WHAT THE TASK REQUIRES:
Leaving out the pictures, retype all the material exactly.

[Dataset records]
-- start --
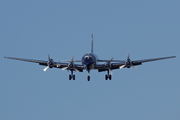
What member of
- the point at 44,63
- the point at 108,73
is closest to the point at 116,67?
the point at 108,73

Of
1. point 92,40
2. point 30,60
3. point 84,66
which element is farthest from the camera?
point 92,40

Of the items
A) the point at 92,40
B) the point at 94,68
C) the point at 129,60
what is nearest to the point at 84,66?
the point at 94,68

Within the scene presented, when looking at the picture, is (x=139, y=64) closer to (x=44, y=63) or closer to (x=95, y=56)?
(x=95, y=56)

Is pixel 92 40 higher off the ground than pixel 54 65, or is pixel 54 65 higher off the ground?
pixel 92 40

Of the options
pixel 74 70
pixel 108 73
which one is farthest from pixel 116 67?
pixel 74 70

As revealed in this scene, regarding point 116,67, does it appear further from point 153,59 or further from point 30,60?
-- end --
EXERCISE SOLUTION:
What member of
- the point at 44,63
- the point at 108,73
is closest to the point at 116,67?
the point at 108,73

Of
1. point 92,40
2. point 30,60
3. point 84,66
which element is farthest from the camera?
point 92,40

Of the items
A) the point at 92,40
B) the point at 94,68
C) the point at 129,60
what is nearest to the point at 84,66?
the point at 94,68

Within the scene presented, when looking at the picture, is (x=139, y=64) closer to (x=44, y=63) or closer to (x=95, y=56)?
(x=95, y=56)

Is pixel 92 40 higher off the ground than pixel 54 65, or is pixel 54 65 higher off the ground?
pixel 92 40

Of the options
pixel 74 70
pixel 108 73
which one is farthest from pixel 116 67?
pixel 74 70

As revealed in this scene, regarding point 116,67, does it appear further from point 153,59 or further from point 30,60?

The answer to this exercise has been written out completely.